My role at Bromford involves working with numerous local charities, voluntary organisations, schools and different community projects across Gloucestershire. Before Covid-19, my work involved grant advice and training, and helping projects maintain their processes as fit for purpose, so that might be compliance or governance training.
The projects cover everything from sports centres to small community organisations. One thing that has united them all since Covid-19 is funding, or rather the lack of funding. Most charities were told to shut their doors and that was that.
They had to close up, cancel all their fundraising activities and saw any income they might get from room hire stop overnight. Although the Government announced £750 million in funding for charities to ameliorate against the impact of Covid-19, most of this funding was for on the ground emergency response and most of the people I work with didn’t benefit from the fund.
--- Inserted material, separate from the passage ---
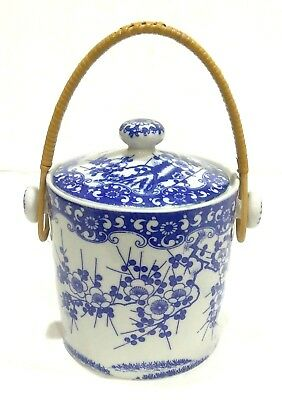 Rare Vintage Nippon Rising Sun Blue On White Cherry Blossom Porcelain Tea Caddy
These smaller projects or charities are usually run by one project manager who does everything. They manage their facilities, arrange activities, coordinate volunteers and staff and are also in charge of compliance and governance. It can be a lonely job.
As charities start to think about re-opening or re-mobilising, we’ve developed a checklist to support them – and which we’re happy for others in the sector to use.
There’s no one size fits all for this, because from day centres to sports halls to charity shops to community centres, they’re all different and all will have different requirements. Some will have cafés, some use public transport, others will use their own transport, so each will need their own individual risk assessment.
The checklist is to help people think everything through. For example, everyone has to have a risk assessment when they remobilise, based on their employees returning to work. This means you’ll need to think about toilets, for example – you might need to block some of them off because of social distancing. Or you might, like many organisations, choose to just keep a disabled toilet open.
Charities will need to evaluate the risk and then look at the government guidance to see what sort of regulations they’re suggesting, and then compile their risk assessment. Then they’ll need to print out the risk certificate. There’s a risk assessment template in the checklist.
A lot of the regulations might not be available yet, so some of this work will be guess work, using whatever guidance there is to inform people’s own unique circumstances.
There’s an expectation that small charities, if prepared, could open on 4 July, subject to the R rate. So they’ll need to get themselves ready, understanding requirements around PPE, screens, signs, as well as developing the risk assessment – if you’re the only person, this will be a tall order.
The checklist provides people with some answers, some suggestions and some support.
For example, if you haven’t been in your building for the last 12 weeks, before you make a cup of tea you should definitely check with a professional to see whether a Legionella test is required.
You should also check your insurance and make sure that it’s still valid – you never know, you might get a discount. Some of the projects I’m working with have been given a three-month discount, so it’s worth checking.
The checklist also contains lots of links to further advice. A word of warning, though: this advice is constantly changing, so you’ll need to keep on checking it.
We hope the checklist will help smaller charities and voluntary organisations to get back to work sooner, without encountering too many unforeseen problems. There’s a lot to consider, but with the checklist, the path to re-opening should be a bit smoother.